Reproduce the listing below line by line, keeping every character unchanged.

┌──

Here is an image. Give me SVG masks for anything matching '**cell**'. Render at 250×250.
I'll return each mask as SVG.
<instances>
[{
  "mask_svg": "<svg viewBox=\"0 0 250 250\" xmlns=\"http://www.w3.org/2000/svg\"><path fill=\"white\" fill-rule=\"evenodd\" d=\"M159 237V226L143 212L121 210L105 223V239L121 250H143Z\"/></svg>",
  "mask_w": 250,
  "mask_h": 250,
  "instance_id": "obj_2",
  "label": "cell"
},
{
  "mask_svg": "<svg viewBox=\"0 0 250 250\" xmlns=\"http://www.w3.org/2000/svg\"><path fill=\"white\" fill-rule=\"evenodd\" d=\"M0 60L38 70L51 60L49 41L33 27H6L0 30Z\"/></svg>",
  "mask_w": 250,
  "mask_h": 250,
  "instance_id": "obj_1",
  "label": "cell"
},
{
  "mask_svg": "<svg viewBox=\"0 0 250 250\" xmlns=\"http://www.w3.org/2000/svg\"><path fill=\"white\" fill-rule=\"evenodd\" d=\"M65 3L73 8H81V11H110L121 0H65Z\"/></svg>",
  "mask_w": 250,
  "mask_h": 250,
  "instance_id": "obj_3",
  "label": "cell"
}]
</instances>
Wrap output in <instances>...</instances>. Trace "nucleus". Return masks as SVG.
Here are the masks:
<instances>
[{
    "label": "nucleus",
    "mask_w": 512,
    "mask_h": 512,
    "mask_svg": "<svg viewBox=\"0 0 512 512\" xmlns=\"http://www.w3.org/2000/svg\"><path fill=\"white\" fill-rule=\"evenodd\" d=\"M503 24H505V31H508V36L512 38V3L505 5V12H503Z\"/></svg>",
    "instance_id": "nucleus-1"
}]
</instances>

└──

=== EXERCISE RESPONSE ===
Here is an image. Give me SVG masks for anything matching '**cell**'. Render at 250×250.
I'll return each mask as SVG.
<instances>
[{
  "mask_svg": "<svg viewBox=\"0 0 250 250\" xmlns=\"http://www.w3.org/2000/svg\"><path fill=\"white\" fill-rule=\"evenodd\" d=\"M159 237V226L143 212L121 210L105 223V239L121 250H143Z\"/></svg>",
  "mask_w": 250,
  "mask_h": 250,
  "instance_id": "obj_2",
  "label": "cell"
},
{
  "mask_svg": "<svg viewBox=\"0 0 250 250\" xmlns=\"http://www.w3.org/2000/svg\"><path fill=\"white\" fill-rule=\"evenodd\" d=\"M0 60L38 70L51 60L49 41L33 27H6L0 30Z\"/></svg>",
  "mask_w": 250,
  "mask_h": 250,
  "instance_id": "obj_1",
  "label": "cell"
},
{
  "mask_svg": "<svg viewBox=\"0 0 250 250\" xmlns=\"http://www.w3.org/2000/svg\"><path fill=\"white\" fill-rule=\"evenodd\" d=\"M65 3L73 8H81V11H110L121 0H65Z\"/></svg>",
  "mask_w": 250,
  "mask_h": 250,
  "instance_id": "obj_3",
  "label": "cell"
}]
</instances>
Wrap output in <instances>...</instances>. Trace "nucleus". Return masks as SVG.
Here are the masks:
<instances>
[{
    "label": "nucleus",
    "mask_w": 512,
    "mask_h": 512,
    "mask_svg": "<svg viewBox=\"0 0 512 512\" xmlns=\"http://www.w3.org/2000/svg\"><path fill=\"white\" fill-rule=\"evenodd\" d=\"M503 24H505V31H508V36L512 38V3L505 5V12H503Z\"/></svg>",
    "instance_id": "nucleus-1"
}]
</instances>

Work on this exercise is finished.